◆ **WHAT YOU ARE ASKED TO DO**
Convert the entries into a JSON list of strings, one string per line with blank lines omitted, starting at the line that contains "Which is closer" and ending at the end of the entries, both ends included. Leave the pictures out of the answer.
--- Begin ---
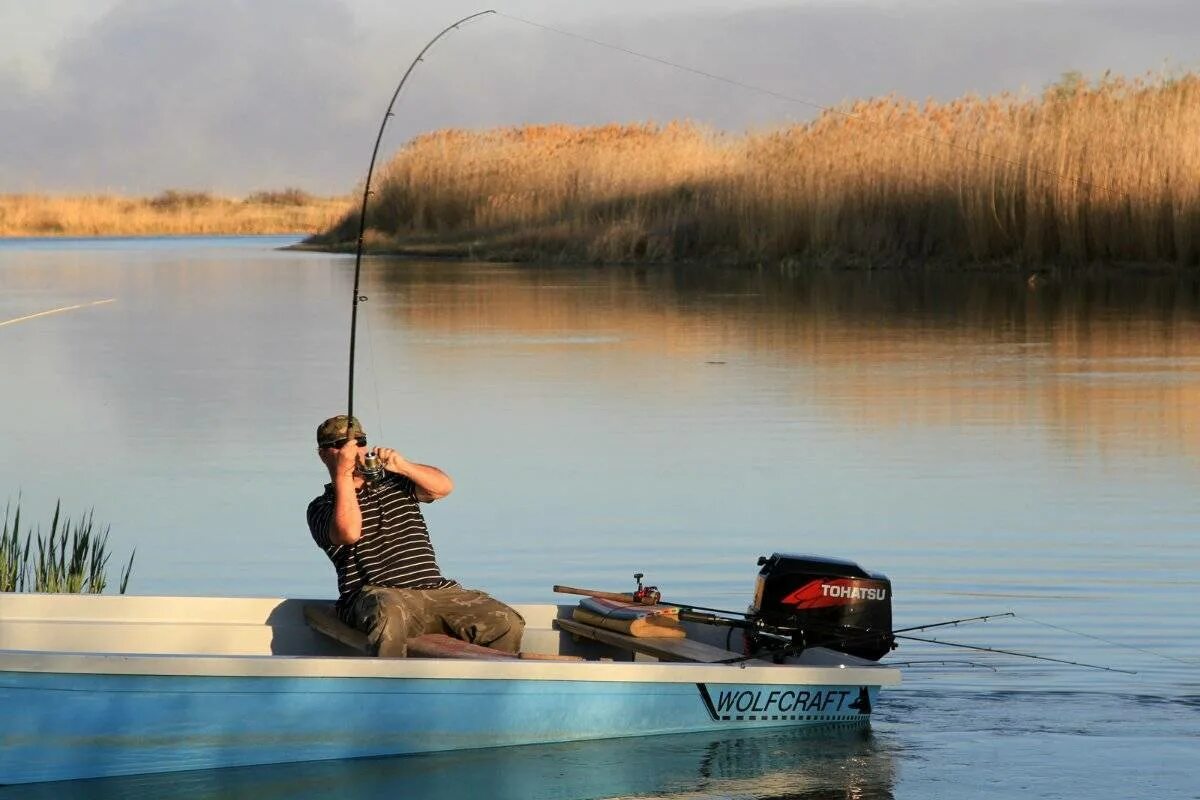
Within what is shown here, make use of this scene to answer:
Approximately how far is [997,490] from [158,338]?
508 inches

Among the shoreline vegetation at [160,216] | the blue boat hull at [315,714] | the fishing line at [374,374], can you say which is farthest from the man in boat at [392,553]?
the shoreline vegetation at [160,216]

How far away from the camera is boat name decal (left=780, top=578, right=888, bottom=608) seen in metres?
7.63

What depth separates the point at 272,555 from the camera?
10.3m

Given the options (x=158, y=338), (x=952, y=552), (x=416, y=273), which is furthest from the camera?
(x=416, y=273)

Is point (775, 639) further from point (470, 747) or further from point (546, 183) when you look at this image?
point (546, 183)

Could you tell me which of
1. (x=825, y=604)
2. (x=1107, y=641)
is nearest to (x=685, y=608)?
(x=825, y=604)

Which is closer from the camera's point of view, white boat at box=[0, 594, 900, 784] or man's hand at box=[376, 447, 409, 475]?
white boat at box=[0, 594, 900, 784]

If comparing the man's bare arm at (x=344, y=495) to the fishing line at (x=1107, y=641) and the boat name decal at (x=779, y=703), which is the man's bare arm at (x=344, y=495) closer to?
the boat name decal at (x=779, y=703)

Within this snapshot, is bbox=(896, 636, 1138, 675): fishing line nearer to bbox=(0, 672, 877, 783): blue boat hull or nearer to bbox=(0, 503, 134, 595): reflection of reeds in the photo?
bbox=(0, 672, 877, 783): blue boat hull

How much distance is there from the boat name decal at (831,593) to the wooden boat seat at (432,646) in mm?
822

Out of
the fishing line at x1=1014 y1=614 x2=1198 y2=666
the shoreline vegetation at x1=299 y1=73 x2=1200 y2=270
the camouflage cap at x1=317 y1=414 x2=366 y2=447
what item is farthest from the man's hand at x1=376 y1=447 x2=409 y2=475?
the shoreline vegetation at x1=299 y1=73 x2=1200 y2=270

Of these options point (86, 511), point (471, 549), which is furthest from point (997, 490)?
point (86, 511)

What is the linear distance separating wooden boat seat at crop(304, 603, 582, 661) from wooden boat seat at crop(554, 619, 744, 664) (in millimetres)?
323

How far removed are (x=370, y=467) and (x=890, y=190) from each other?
23.2 m
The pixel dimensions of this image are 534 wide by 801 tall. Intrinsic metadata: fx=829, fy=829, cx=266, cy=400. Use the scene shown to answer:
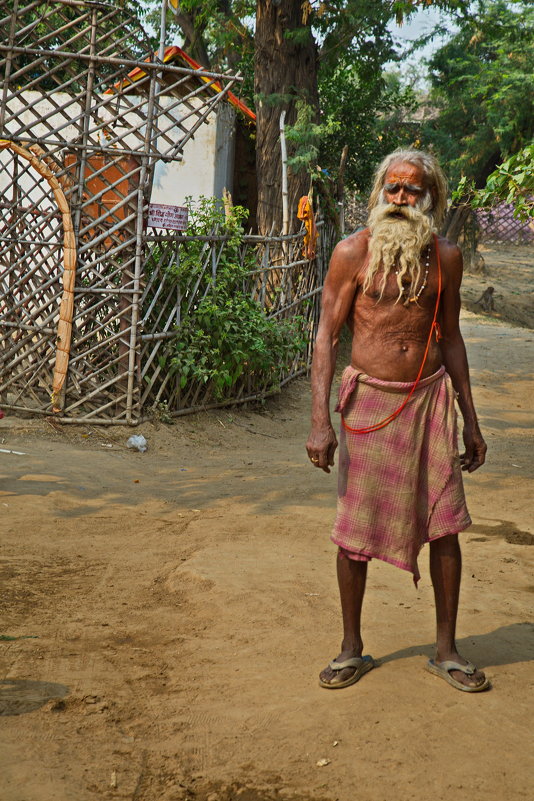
--- End ---
◆ **WORKED SOLUTION**
[
  "Which is closer from the camera's point of view, white boat at box=[0, 594, 900, 784] or man's hand at box=[376, 447, 409, 475]?",
  "white boat at box=[0, 594, 900, 784]",
  "If comparing the man's bare arm at (x=344, y=495) to the fishing line at (x=1107, y=641) and the boat name decal at (x=779, y=703), which is the man's bare arm at (x=344, y=495) closer to?",
  "the boat name decal at (x=779, y=703)",
  "Within this snapshot, is bbox=(896, 636, 1138, 675): fishing line nearer to bbox=(0, 672, 877, 783): blue boat hull or nearer to bbox=(0, 503, 134, 595): reflection of reeds in the photo?",
  "bbox=(0, 672, 877, 783): blue boat hull",
  "How much distance is there from the boat name decal at (831,593) to the wooden boat seat at (432,646) in mm?",
  "822",
  "Out of",
  "the fishing line at x1=1014 y1=614 x2=1198 y2=666",
  "the shoreline vegetation at x1=299 y1=73 x2=1200 y2=270",
  "the camouflage cap at x1=317 y1=414 x2=366 y2=447",
  "what item is farthest from the man's hand at x1=376 y1=447 x2=409 y2=475?",
  "the shoreline vegetation at x1=299 y1=73 x2=1200 y2=270",
  "Of these options point (86, 511), point (471, 549), which is furthest from point (997, 490)?",
  "point (86, 511)",
  "What is the linear distance separating wooden boat seat at crop(304, 603, 582, 661) from wooden boat seat at crop(554, 619, 744, 664) (in millimetres)?",
  "323",
  "How far removed are (x=370, y=467) and (x=890, y=190) from each other?",
  "23.2 m",
  "The pixel dimensions of this image are 534 wide by 801 tall. Intrinsic metadata: fx=829, fy=829, cx=266, cy=400. Use the scene shown to answer:"
]